Not only is C++ alive and kicking, it will most likely be with us for the decades to come.
It may seem like it’s not doing as well, because we’ve had, over the past 20 years, many new greenhorns entered the software development field leveraging the “toy” languages to do web development and web services and the like. Those languages are much easier to learn than C++, and allow for the rapid “throw-away” development that the insanity of the web world demands.
When you develop something in C++, it may take longer, but it will typically stay around much longer as well. Embedded systems running in the car you drive, for example, are written in C++ (and C) and will be running for as long as people are driving. Control systems in the industrial context, planes, trains, robotics… you name it, and C++ still remains the language of choice.
We have the awesomeness of Clang and the LLVM, as well as gcc, which are all still under hot development. LLVM serves as the basis for languages like Rust and Haskell. LLVM is inherently a cross compiler, allowing you to target many different platforms with just a mere command-line option. Why would we have such wonders if C++ were dying?
C++ had gone stagnant for a while after C++98, and then C++11 came out, a dramatic improvement, making C++ almost a new language — and incorporating a lot of the features of the Boost library too. So far we’ve have C++14 and C++17, and the drawing boards for C++20 is already in place. Not what one would expect from a “dying” language.
C++20 is deadly powerful. The next quantum leap for C++. Witness the firepower of this armed and fully operational Battlesta… er language.
I have reviewed all the new features, including concepts and modules (no more stinky header files!!!!) and I am stoked.
The community is over 4 million strong and grows by 100,000 each year. Doesn’t sound like a dying language to me. Just saying.
No. C++ is still growing and may grow more rapidly in future. There is no short nor medium term threat to its dominance.
C++ is regularly dismissed because it has a lot of historical baggage and because it has accumulated a lot of complexity. New, more beautiful languages regularly show up, but even the most successful of them usually only kick C++ out of some particular niche (web scripting, say) because they are less general than C++. Any language that becomes as general as C++ is quite likely to end up just as ugly as C++.
That's half of the reason--C++ is a multi-paradigm language. To fully displace it, you'd want something at least as powerful and expressive. There are actually very few multi-paradigm languages, and none of them have gained enough momentum to compare with C++ yet.

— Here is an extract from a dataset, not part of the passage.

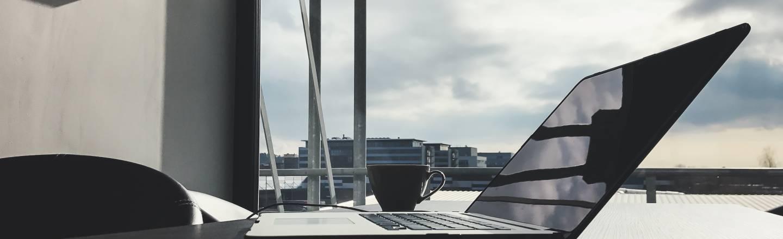 bärbar dator på bordet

It is true that many competing languages have appeared that are designed as alternatives to C++. The most serious contenders are Go, Rust, and D. Go is not actually a good replacement because, although it is very nice, its memory model makes it impossible for writing provable real-time code. It might steal a niche. Rust and D are more interesting because of their generality, but both are still very immature.
The other half of the reason for C++'s vitality is that its evolution has sped up dramatically. There has been a lot of interest in new programming languages lately, and the C++ community has developed an "evolve or die" mentality. The C++0x standard (now C++11) took an embarrassingly long time to finish, and the resulting streamlining of the standards process means that we're likely to see new features added to C++ every three years. This has relieved a lot of the pressure to move away from C++ due to missing language features, because in many cases those features are coming soon anyway.
Finally, modern C++ is actually a pretty decent language. While you can still write terrible code, modern C++ no longer requires you to remember to release memory, is perfectly capable of defending you from buffer overflows, has a powerful metaprogramming system, and produces screamingly fast executables. There are still many things that need doing (variably sized stack arrays are still in the queue, and strings in templates still suck), but it's not the language it was ten years ago. On the other hand, it still runs the millions of lines of code written ten years ago, and that inertia alone gives it plenty of breathing room to evolve.